Picking up a slice of pizza or sending a text message: Scientists long believed that the brain signals for those and related movements originated from motor areas in the frontal lobe of brain, which control voluntary movement.

But that may not always be true. A new brain pathway has been identified by neuroscientists at the University of Pittsburgh School of Medicine and the University of Pittsburgh Brain Institute (UPBI) that could underlie our ability to make the coordinated hand movements needed to reach out and manipulate objects in our immediate surroundings. The discovery was made in a non–human primate model, but researchers believe that a similar pathway is likely to be present in humans as well.

The results, published in the journal Proceedings of the National Academy of Sciences journal, show that the neural pathway originates not from the frontal lobe, but from the posterior parietal cortex (PPC), a brain region that scientists previously thought was involved only in associating sensory inputs and building a representation of extrapersonal space.

“The findings break the hard and fast rule that a furrow in the brain called the central sulcus – a Mississippi River–like separation – splits up the areas controlling sensory and motor function,” said senior author Peter Strick, PhD, Thomas Detre Professor of Neuroscience, Distinguished Professor and chair of neurobiology, Pitt School of Medicine, and scientific director of UPBI. “This has implications for how we understand hand movement and may help us develop better treatments for patients in whom motor function is affected, such as those who have had a stroke. Our study also will have a direct impact on the efforts of researchers studying neural prosthetics and brain computer interfaces.”

More than three decades ago, renowned neuroscientist Vernon Mountcastle proposed the presence of a movement control center in the PPC and termed it a ‘command apparatus’ for operation of the limbs, hands and eyes within immediate extrapersonal space.
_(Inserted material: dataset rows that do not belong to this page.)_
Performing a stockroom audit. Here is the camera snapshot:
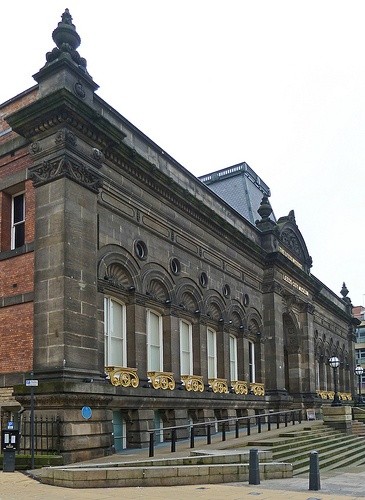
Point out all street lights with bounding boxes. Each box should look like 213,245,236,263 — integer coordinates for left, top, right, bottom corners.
354,366,365,407
328,355,342,407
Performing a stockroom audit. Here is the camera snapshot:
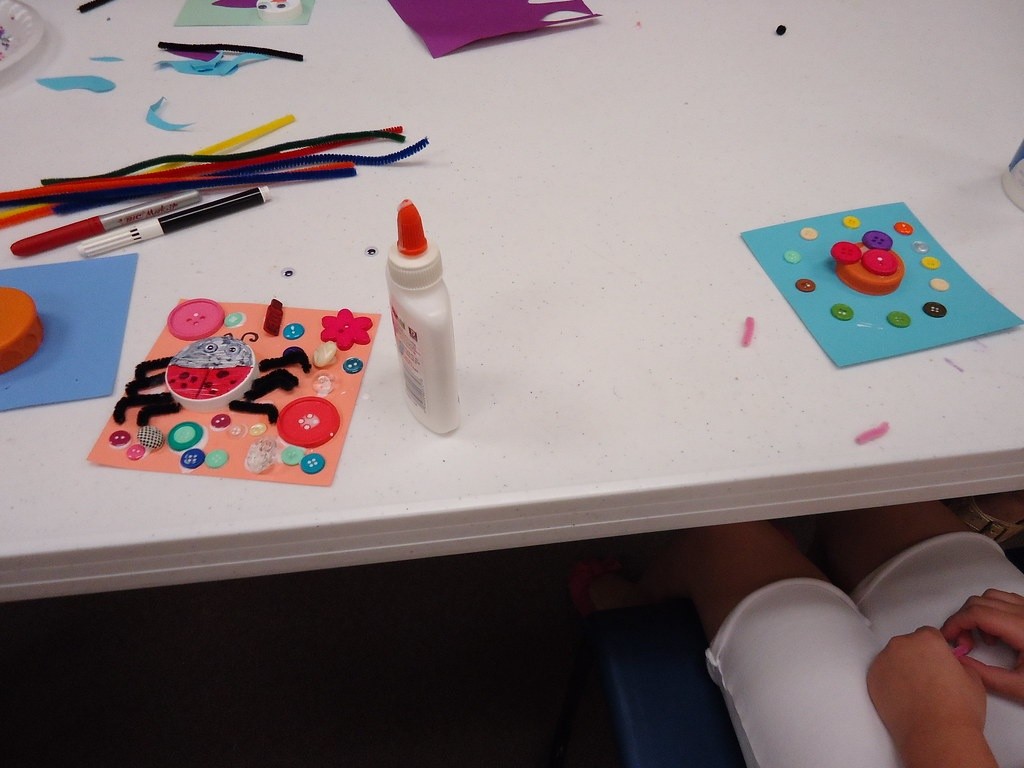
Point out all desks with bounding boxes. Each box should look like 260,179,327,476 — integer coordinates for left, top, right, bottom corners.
0,0,1024,606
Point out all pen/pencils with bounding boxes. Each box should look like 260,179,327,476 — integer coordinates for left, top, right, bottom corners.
76,184,274,258
10,189,202,257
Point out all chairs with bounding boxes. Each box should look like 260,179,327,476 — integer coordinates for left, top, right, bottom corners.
548,547,1024,768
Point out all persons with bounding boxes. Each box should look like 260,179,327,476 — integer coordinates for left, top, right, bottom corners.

In the current study, Strick and his team confirm that such a command apparatus exists and demonstrate a new pathway that connects the PPC directly to neurons in the spinal cord that control hand movement.

The research team conducted three separate experiments in a non–human primate model to make the discovery. They first showed that electrical stimulation in a region of the PPC called “lateral area 5” evoked finger and wrist movements in the animal. When they injected a protein marker into lateral area 5, they found that the marker made its way to the spinal cord and ended in the same location where the neurons controlling hand muscles are known to be present, suggesting a connection.

“The wiring and the connections from the PPC to the spinal cord and the hand look extremely similar to those from the frontal lobe that have been extensively studied. Similar form suggests similar function in controlling movement,” said Jean–Alban Rathelot, PhD, a research associate in Strick’s laboratory and the lead author of the new study.

For their final experiment, they used a strain of rabies virus as a ‘tracker’ since it has the ability to jump across connected neurons. The team found that when they injected the virus into a hand muscle, it was indeed transported back to neurons in the same region of PPC where stimulation evoked hand movements. This result demonstrated the existence of a direct pathway from lateral area 5 to spinal cord regions that control hand muscles.

Strick and his team believe that the multiple pathways for controlling hand movement from the frontal lobe and the PPC could work together to execute one complex hand task or could work in parallel to speed up movement, much like multiple processors in a computer can enhance efficacy.